Enttäuschung im Team: Ein neuer Chef stellt vertraute Gewissheiten auf den Kopf.
Foto: PantherMedia / focuspocusltd
Frage: Als Allererstes möchte ich mich bei Ihnen für Ihre Karriereberatung herzlich bedanken. Nach zehn Jahren Berufserfahrung kann ich das von Ihnen geschilderte Denken und Handeln der Menschen im beruflichen Alltag nur bestätigen.
Vor einiger Zeit bekam unser Team einen neuen Leiter, wobei die Stelle intern besetzt wurde. Gemessen am Studium, an der Promotion und bisherigen Berufserfahrung hat unser neuer Teamleiter einen weiteren(!) wilden Sprung getan – von einem „roten Faden“ im Lebenslauf ist bei ihm definitiv nicht die Rede. Das hat meine Kollegen und mich kalt erwischt, denn unser Team ist tief in der fachlichen Technologieentwicklung tätig.

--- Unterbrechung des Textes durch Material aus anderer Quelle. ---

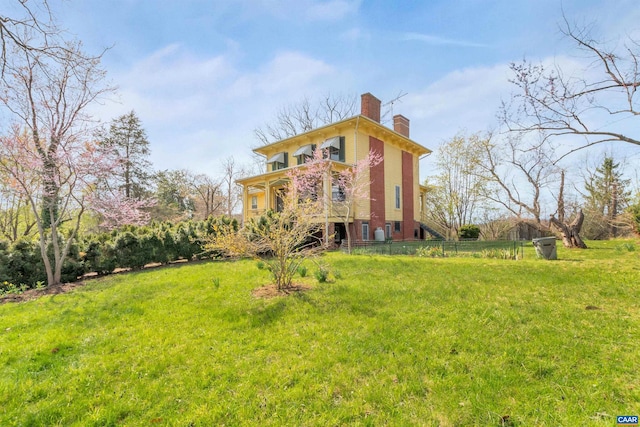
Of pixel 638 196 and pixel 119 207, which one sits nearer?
pixel 119 207

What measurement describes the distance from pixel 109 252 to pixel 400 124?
21129 millimetres

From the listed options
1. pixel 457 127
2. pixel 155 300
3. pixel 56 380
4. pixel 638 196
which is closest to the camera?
pixel 56 380

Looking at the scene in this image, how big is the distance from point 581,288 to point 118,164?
47.8 ft

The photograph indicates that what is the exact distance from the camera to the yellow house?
19062mm

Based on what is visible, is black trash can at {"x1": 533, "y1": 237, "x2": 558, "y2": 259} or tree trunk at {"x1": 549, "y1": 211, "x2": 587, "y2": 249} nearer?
black trash can at {"x1": 533, "y1": 237, "x2": 558, "y2": 259}

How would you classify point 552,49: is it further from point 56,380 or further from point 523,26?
point 56,380

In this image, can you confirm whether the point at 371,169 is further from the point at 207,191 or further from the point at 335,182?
the point at 207,191

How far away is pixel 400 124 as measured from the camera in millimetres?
23375

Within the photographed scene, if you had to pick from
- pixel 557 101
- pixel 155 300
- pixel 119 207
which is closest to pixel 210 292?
pixel 155 300

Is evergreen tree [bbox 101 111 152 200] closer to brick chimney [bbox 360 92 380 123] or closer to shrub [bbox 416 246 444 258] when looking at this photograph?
brick chimney [bbox 360 92 380 123]

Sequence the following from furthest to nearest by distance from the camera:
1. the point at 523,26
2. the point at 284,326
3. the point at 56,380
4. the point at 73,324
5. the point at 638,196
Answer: the point at 638,196 < the point at 523,26 < the point at 73,324 < the point at 284,326 < the point at 56,380

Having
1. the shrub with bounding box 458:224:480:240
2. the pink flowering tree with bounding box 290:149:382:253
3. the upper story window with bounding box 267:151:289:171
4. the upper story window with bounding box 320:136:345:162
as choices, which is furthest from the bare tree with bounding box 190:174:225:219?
the shrub with bounding box 458:224:480:240

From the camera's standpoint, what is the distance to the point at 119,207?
1152cm

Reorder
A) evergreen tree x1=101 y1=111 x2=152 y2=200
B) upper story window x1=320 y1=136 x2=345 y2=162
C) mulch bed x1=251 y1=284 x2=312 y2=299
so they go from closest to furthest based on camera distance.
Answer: mulch bed x1=251 y1=284 x2=312 y2=299 < upper story window x1=320 y1=136 x2=345 y2=162 < evergreen tree x1=101 y1=111 x2=152 y2=200
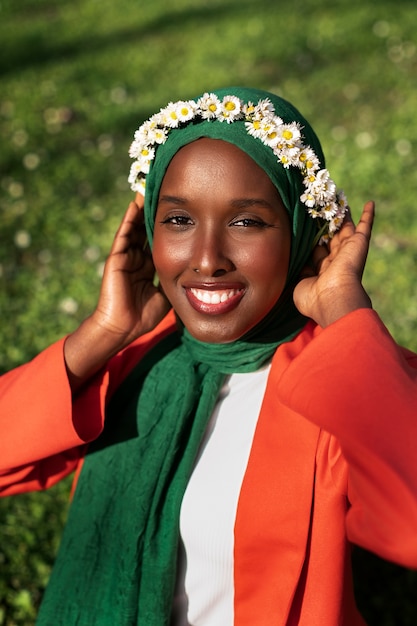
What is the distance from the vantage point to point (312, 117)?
7.33m

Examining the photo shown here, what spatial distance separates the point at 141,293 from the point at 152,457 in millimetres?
542

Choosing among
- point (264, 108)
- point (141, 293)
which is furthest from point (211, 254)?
point (141, 293)

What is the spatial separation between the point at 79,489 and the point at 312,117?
225 inches

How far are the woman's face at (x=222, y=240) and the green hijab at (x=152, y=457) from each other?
6cm

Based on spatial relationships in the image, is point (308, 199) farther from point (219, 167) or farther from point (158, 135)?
point (158, 135)

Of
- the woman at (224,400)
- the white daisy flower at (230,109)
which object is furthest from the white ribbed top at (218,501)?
the white daisy flower at (230,109)

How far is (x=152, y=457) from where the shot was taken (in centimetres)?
224

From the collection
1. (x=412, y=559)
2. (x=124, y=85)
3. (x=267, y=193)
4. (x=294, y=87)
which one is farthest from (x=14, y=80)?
(x=412, y=559)

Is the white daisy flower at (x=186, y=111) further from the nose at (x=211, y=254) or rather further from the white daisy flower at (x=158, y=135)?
the nose at (x=211, y=254)

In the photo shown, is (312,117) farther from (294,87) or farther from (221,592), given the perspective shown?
(221,592)

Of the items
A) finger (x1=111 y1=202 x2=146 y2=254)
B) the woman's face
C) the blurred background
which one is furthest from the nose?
the blurred background

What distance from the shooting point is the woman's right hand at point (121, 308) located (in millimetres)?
2295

Nach einem ersten Schock haben wir uns alle zusammengesetzt und wollten dann dem neuen Chef eine Chance geben (nichts anderes wäre auch von uns erwartet worden). Leider wurden wir von ihm immer wieder enttäuscht. Die Stimmung bei uns ist schlecht und wird zunehmend schlechter. Viele Kollegen schauen sich bereits nach einem internen Wechsel um.
Die Karten werden neu gemischt
Antwort:
„Ein neuer Chef? Alles zurück auf Anfang!“ Mit dem Erscheinen eines neuen Chefs werden die Karten völlig neu gemischt. Ihr möglicherweise sehr gutes Blatt aus dem letzten „Spiel“ ist jetzt ohne Wert. Mit und bei dem neuen Chef fangen Sie völlig neu an.“
Dieser Text enthält praktisch schon alles, was grundsätzlich zu Ihrer Frage zu sagen ist. Sie alle, das Team und sein Leiter, hatten sich bisher so schön arrangiert, alles lief in Ihren Augen prächtig und reibungslos – und jetzt hat Ihnen jemand Sand in Ihr schönes Getriebe gestreut. Zumindest sehen Sie das so, aber es gibt natürlich auch noch die Sicht einer anderen „Partei“, nämlich jener über Ihnen.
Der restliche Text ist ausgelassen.